# TASK REQUIREMENTS
Count how many of the lines below contain the word "ocean", matching its case exactly, and reply with only that number.

# DATA EXCERPTS
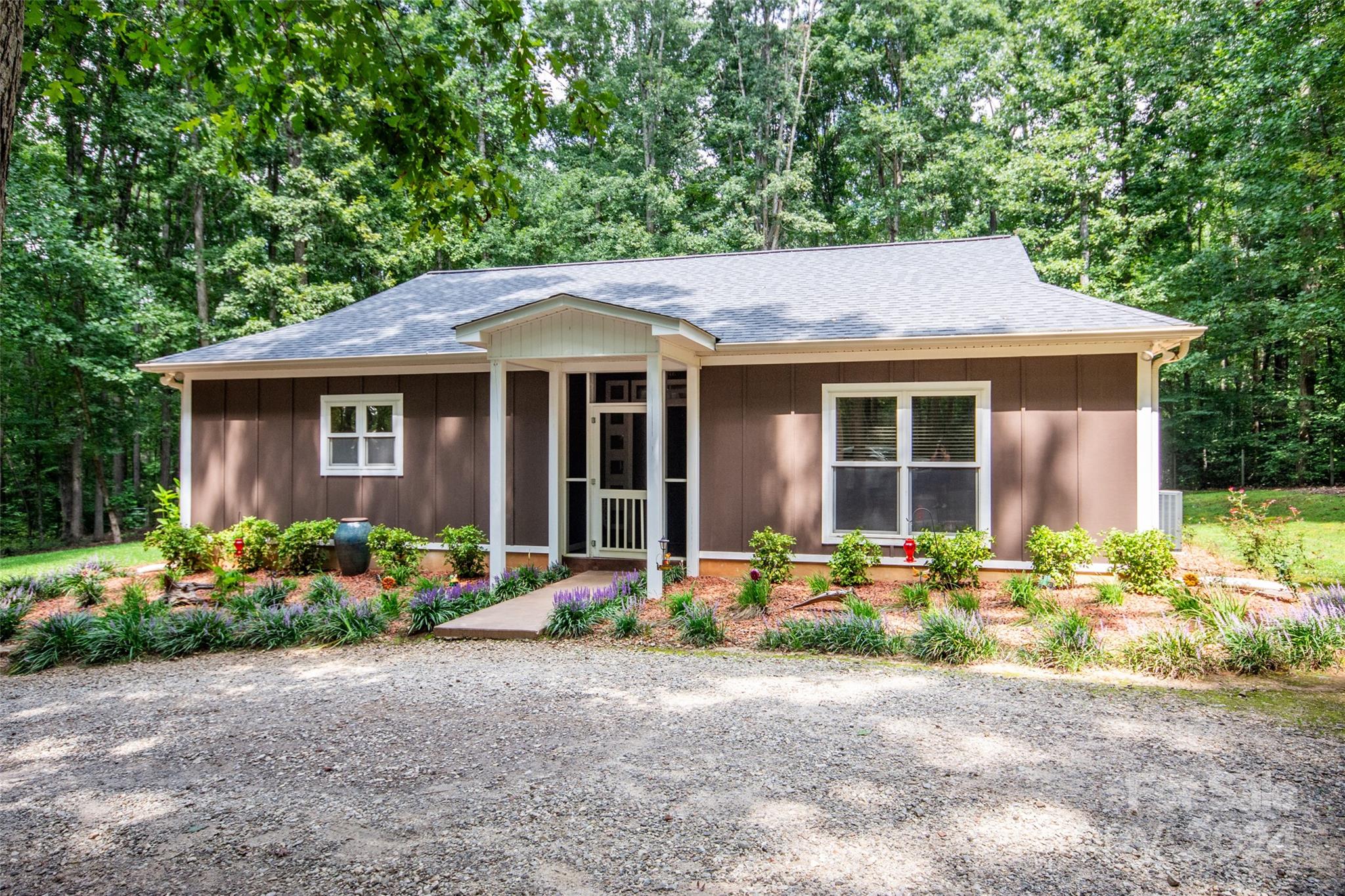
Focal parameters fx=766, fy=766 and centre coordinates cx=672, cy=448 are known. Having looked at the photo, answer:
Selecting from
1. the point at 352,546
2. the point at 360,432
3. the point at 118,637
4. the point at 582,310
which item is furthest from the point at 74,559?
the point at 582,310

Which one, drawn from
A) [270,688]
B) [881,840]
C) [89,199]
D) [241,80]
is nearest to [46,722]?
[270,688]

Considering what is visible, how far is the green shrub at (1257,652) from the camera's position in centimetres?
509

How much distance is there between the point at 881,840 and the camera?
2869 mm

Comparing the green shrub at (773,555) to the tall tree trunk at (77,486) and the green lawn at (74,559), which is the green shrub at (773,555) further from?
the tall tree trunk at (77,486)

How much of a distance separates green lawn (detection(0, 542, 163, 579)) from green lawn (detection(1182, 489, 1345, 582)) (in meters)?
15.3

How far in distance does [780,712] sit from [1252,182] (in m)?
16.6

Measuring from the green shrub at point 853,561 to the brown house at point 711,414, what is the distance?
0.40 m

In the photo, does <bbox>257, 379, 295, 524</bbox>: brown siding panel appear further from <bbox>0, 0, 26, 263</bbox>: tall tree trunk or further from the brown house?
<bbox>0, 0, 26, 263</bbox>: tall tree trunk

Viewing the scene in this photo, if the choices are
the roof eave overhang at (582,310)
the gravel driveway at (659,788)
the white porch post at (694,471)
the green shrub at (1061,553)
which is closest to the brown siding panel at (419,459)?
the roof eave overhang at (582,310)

...

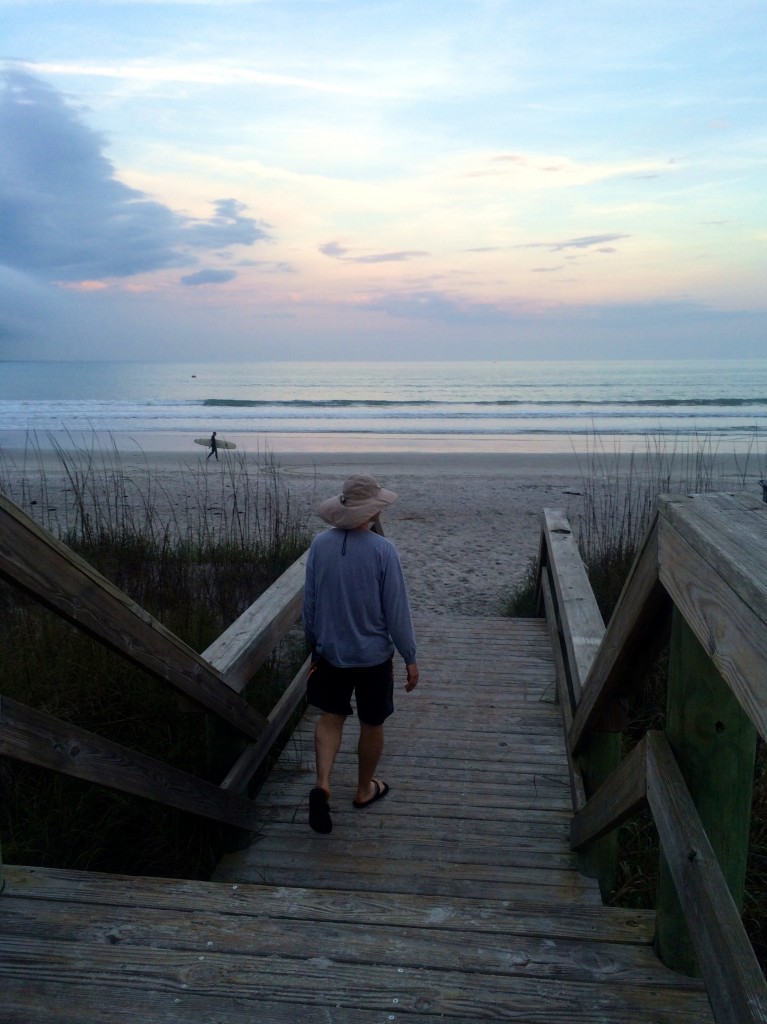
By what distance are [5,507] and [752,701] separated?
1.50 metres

...

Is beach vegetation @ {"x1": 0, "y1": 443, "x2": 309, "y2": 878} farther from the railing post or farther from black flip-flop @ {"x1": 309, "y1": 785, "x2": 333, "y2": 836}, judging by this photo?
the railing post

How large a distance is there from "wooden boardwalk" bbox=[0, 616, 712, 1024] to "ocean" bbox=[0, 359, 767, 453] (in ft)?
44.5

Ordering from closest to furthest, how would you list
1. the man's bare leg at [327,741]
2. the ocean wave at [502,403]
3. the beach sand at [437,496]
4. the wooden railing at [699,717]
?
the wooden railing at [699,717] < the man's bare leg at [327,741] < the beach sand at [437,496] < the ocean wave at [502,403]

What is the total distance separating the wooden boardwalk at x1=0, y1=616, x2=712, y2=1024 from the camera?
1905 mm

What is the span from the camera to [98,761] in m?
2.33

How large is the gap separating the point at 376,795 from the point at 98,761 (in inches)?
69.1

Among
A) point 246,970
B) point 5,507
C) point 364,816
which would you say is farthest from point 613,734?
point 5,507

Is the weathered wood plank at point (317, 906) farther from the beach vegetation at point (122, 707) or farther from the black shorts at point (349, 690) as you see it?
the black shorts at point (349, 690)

# OUTPUT OF THE TASK
3